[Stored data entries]
╔══

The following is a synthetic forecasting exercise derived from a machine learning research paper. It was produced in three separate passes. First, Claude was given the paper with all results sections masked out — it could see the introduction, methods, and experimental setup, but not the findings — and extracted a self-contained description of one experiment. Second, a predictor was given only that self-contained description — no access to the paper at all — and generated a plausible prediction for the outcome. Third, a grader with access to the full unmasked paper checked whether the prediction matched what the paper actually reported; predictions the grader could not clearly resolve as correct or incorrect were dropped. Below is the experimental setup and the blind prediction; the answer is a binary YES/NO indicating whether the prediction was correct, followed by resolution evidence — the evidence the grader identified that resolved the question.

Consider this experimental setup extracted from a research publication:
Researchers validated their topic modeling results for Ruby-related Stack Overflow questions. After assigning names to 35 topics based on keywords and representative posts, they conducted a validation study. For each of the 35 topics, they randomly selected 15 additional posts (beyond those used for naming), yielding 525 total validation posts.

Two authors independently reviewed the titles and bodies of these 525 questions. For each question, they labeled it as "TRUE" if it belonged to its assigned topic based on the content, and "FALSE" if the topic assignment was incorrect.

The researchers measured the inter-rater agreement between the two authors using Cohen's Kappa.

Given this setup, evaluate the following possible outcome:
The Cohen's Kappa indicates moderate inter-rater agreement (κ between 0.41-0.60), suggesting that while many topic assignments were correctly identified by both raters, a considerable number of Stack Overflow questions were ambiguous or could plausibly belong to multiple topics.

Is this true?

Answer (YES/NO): NO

╚══

PROMPT: Filter the entries down to the lines with the word "between" in them, and copy those lines.

SOLVED EXERCISE:
The researchers measured the inter-rater agreement between the two authors using Cohen's Kappa.
The Cohen's Kappa indicates moderate inter-rater agreement (κ between 0.41-0.60), suggesting that while many topic assignments were correctly identified by both raters, a considerable number of Stack Overflow questions were ambiguous or could plausibly belong to multiple topics.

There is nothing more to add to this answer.